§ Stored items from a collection
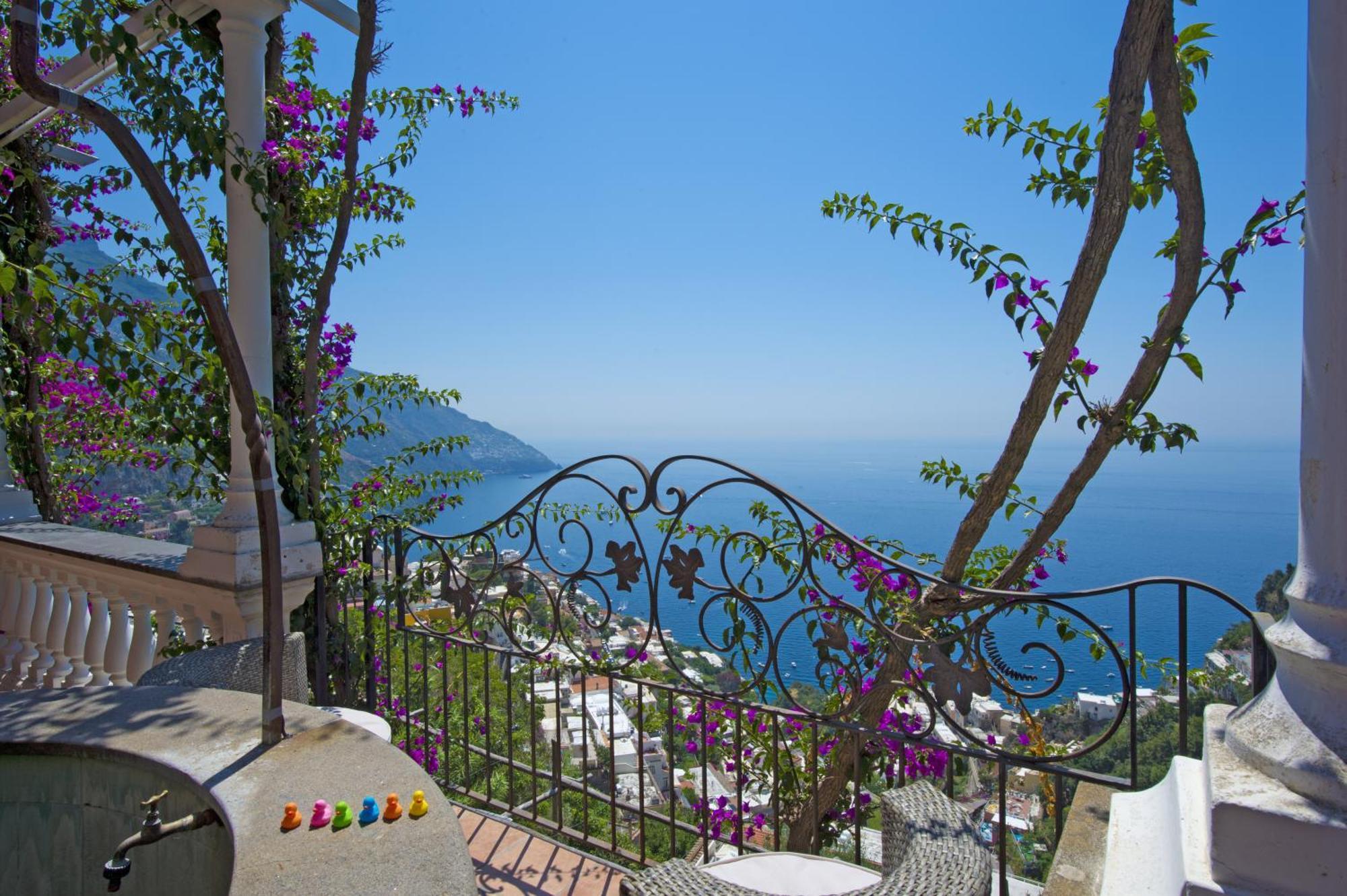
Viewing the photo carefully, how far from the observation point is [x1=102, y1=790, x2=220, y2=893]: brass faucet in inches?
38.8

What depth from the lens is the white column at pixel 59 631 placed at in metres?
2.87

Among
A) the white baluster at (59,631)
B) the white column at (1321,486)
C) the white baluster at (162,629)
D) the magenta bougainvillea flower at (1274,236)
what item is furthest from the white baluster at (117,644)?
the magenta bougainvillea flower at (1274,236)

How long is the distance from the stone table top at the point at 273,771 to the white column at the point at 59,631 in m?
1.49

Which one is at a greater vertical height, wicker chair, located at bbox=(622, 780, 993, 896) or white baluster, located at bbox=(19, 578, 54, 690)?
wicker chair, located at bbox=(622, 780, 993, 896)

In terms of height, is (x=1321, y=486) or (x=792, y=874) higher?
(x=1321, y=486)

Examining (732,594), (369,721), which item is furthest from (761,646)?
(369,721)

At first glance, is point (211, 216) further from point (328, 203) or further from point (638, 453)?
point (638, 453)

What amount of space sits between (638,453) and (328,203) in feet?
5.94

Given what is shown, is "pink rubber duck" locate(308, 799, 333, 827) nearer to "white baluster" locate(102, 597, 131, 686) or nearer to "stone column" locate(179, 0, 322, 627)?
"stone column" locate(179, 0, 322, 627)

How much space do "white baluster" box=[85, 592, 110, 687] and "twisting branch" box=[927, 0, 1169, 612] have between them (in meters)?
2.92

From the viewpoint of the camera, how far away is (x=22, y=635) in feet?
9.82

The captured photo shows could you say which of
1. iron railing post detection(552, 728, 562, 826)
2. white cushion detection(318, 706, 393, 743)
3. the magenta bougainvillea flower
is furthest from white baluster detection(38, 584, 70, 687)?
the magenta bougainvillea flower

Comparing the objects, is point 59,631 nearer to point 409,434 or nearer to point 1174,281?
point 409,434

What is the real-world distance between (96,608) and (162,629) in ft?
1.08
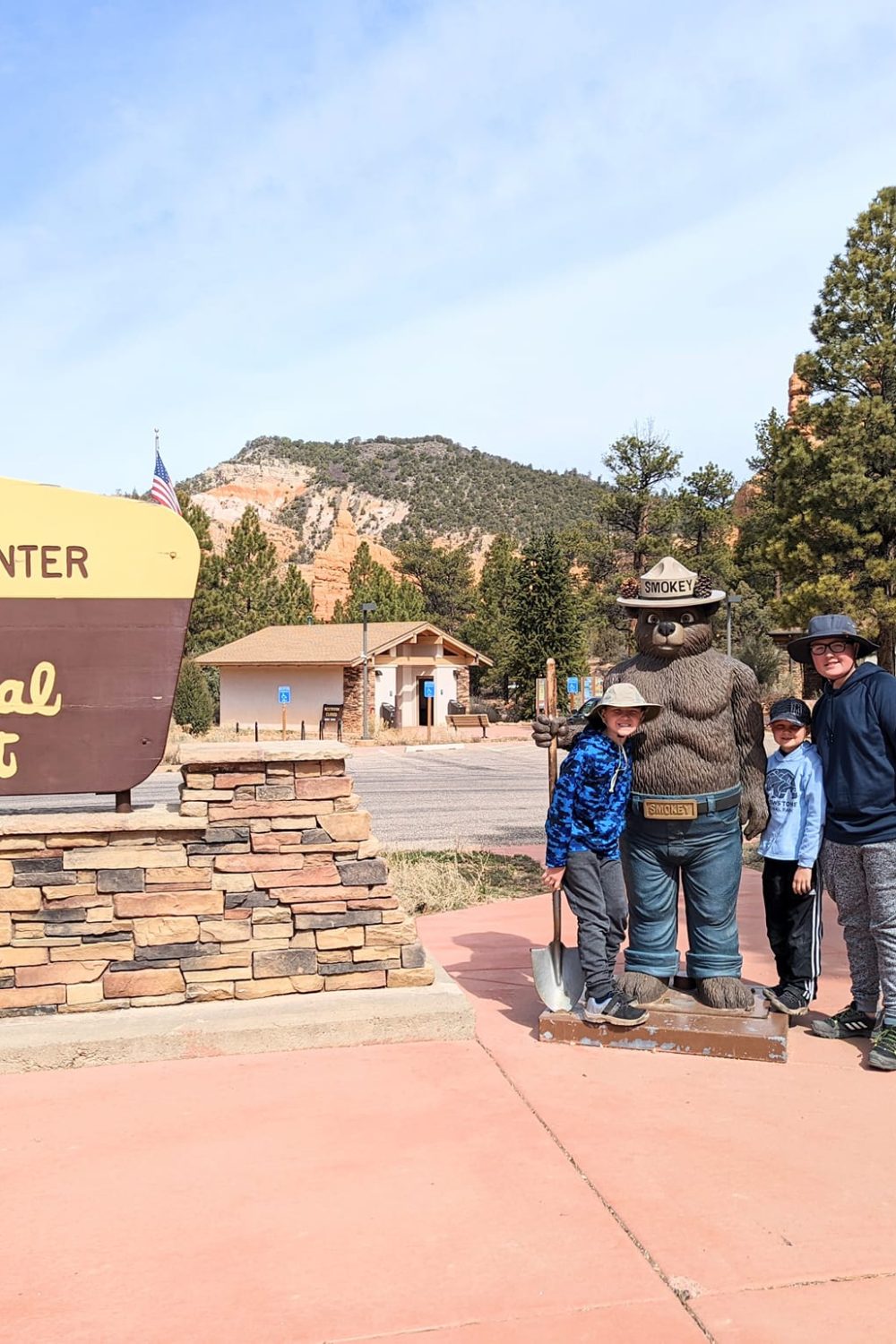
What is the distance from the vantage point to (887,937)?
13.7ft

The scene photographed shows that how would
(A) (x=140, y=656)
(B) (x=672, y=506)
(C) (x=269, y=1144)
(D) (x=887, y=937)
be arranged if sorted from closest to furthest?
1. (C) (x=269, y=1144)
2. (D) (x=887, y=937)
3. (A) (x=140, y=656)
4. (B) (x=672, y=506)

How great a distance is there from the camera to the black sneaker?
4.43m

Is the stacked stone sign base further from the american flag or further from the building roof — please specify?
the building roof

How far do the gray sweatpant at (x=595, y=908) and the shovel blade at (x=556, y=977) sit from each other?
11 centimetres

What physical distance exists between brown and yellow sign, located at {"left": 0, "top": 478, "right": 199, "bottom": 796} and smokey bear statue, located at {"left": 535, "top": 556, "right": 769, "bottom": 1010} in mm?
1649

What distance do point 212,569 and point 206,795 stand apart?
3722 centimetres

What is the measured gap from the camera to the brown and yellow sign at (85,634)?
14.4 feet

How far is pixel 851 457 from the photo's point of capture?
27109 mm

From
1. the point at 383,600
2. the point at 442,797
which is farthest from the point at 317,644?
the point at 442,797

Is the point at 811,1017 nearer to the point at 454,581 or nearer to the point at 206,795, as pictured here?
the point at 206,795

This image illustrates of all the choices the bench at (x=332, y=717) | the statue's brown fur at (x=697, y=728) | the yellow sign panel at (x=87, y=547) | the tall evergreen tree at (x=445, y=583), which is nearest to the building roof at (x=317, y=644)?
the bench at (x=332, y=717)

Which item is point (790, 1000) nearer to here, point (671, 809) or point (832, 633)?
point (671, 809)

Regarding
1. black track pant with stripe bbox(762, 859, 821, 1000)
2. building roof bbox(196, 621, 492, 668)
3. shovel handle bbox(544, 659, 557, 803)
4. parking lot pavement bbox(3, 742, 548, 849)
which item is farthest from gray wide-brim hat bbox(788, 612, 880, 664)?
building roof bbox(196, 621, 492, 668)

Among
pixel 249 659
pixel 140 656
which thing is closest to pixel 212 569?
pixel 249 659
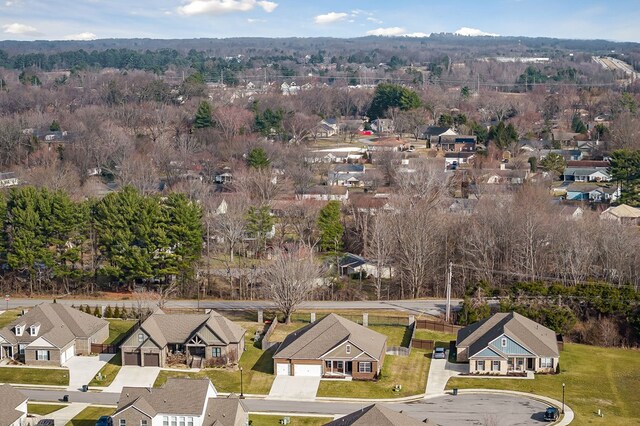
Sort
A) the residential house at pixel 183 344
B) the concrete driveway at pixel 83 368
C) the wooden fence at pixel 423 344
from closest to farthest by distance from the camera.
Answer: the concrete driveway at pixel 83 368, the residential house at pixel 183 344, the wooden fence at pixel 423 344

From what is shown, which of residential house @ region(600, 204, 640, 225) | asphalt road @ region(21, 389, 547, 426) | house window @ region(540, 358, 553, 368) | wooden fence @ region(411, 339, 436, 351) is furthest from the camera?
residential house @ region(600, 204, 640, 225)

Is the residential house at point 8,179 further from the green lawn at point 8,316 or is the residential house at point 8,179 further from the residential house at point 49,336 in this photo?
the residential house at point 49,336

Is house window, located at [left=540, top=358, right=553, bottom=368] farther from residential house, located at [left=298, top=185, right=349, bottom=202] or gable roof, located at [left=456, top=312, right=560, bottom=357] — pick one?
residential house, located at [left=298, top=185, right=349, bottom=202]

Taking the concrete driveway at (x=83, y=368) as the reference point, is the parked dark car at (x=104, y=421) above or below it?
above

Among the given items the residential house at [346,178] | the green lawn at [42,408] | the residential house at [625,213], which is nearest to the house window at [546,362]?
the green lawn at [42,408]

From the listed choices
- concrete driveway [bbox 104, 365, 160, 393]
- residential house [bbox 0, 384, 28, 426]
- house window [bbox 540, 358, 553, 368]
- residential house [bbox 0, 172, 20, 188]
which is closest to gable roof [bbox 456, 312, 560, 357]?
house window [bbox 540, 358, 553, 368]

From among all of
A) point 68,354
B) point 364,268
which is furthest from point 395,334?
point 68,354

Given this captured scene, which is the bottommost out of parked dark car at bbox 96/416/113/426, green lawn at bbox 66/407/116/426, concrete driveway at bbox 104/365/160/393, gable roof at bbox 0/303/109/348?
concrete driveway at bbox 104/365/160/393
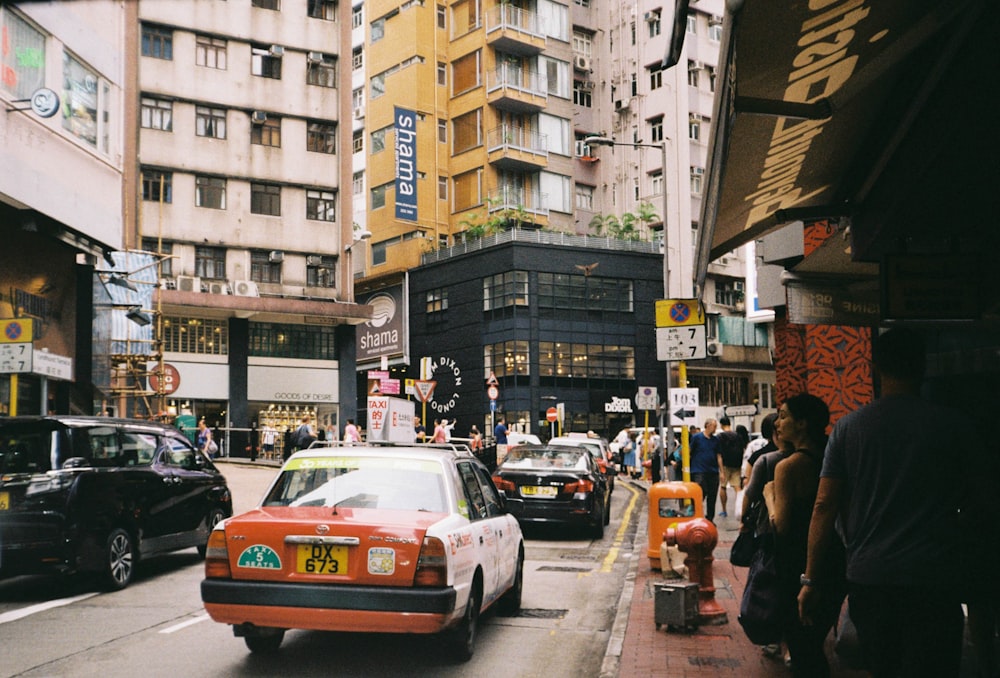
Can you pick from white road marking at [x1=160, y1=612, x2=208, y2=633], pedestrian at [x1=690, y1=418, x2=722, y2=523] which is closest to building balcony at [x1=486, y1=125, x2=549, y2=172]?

§ THE EXERCISE
Write out an exact copy of the lines beginning at the line that contains "From the listed choices" and ending at the last line of the listing. Exclude pictures.

§ EXPECTED OUTPUT
From the listed choices
- concrete driveway [bbox 104, 365, 160, 393]
- residential house [bbox 0, 384, 28, 426]
- house window [bbox 540, 358, 553, 368]
- residential house [bbox 0, 172, 20, 188]
which is closest to gable roof [bbox 456, 312, 560, 357]?
house window [bbox 540, 358, 553, 368]

From among all of
A) point 68,354
B) point 364,268
which is furthest from point 395,334?
point 68,354

Given this captured scene, which is the bottommost out of parked dark car at bbox 96/416/113/426, green lawn at bbox 66/407/116/426, concrete driveway at bbox 104/365/160/393, gable roof at bbox 0/303/109/348?
concrete driveway at bbox 104/365/160/393
Can you pick from white road marking at [x1=160, y1=612, x2=208, y2=633], pedestrian at [x1=690, y1=418, x2=722, y2=523] which is closest to building balcony at [x1=486, y1=125, x2=549, y2=172]?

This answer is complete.